Les trajectoires divergentes de Micron et Samsung
L'arrivée de SK Hynix s'analyse à la lumière des résultats de ses deux seuls grands concurrents : l'américain Micron et le coréen Samsung. Récemment, Micron a validé les espoirs du marché en publiant un bénéfice net multiplié par 15, ce qui a fait bondir son action. À l’inverse, Samsung a déçu : malgré un bénéfice d'exploitation multiplié par 19, son titre a chuté.
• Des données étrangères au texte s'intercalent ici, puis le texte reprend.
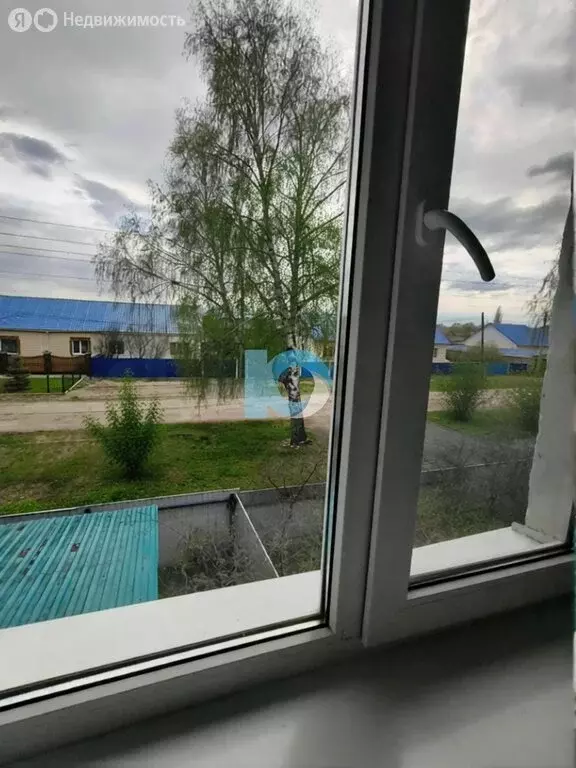 Дом в село Кандры-Кутуй, Молодёжная улица, 22 (95.7 м) - Фото 1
La Bourse a sévèrement puni le retard technologique de Samsung dans la création de ses propres puces HBM pour l'IA.
L'accueil de SK Hynix à Wall Street servira donc de thermomètre pour tout le secteur. Si l'action grimpe fortement dès les premières minutes, les marchés valideront l'idée que l'essor de l'IA est un cycle long et solide, qui mérite qu'on y investisse massivement. Si, au contraire, le titre stagne ou baisse malgré la forte demande initiale, cela signifiera que la ferveur des investisseurs pour l'IA commence à s'essouffler.
Intensification des investissements et risques économiques
L'argent récolté servira directement à construire de nouvelles usines et à financer la recherche. Ces dépenses s'inscrivent dans un plan national sud-coréen géant de plus de 450 milliards d'euros pour créer un pôle mondial des semi-conducteurs. Pour SK Hynix, l'enjeu est de garder son avance technologique sur l'IA et de profiter du manque de puces standards sur le marché pour prendre des clients à Samsung dans les secteurs des ordinateurs et des smartphones grand public.
Mais cette course aux usines fait face à la patience limitée des investisseurs face aux dépenses colossales de la Tech. Les géants du web s'endettent massivement pour bâtir des centres de données. Si un problème de financement surgissait chez ces clients, les commandes de puces s'effondreraient immédiatement par effet de ricochet. SK Hynix doit donc prouver que ses investissements restent prudents et rentables à long terme.
Les indicateurs à surveiller à l'ouverture
Les premiers jours de cotation permettront de vérifier si Wall Street accepte de valoriser à leur juste prix les champions technologiques asiatiques. Le prix final montrera si la Bourse américaine consent à accorder une prime de leader à une entreprise coréenne, alors qu'elle a historiquement toujours favorisé les entreprises américaines. La comparaison directe avec la valeur de Micron servira de point de repère pour voir si le désavantage géographique de SK Hynix est enfin effacé.
Enfin, les mouvements du cours de l'action durant les premières heures révéleront le niveau d'anxiété des investisseurs. Dans un climat boursier complexe où des profits exceptionnels (comme ceux de Samsung) peuvent provoquer des chutes de cours à court terme, l'entrée en Bourse de SK Hynix est un vrai moment de vérité. L'enjeu est de savoir à quel prix Wall Street accepte encore de financer l'infrastructure physique de l'intelligence artificielle.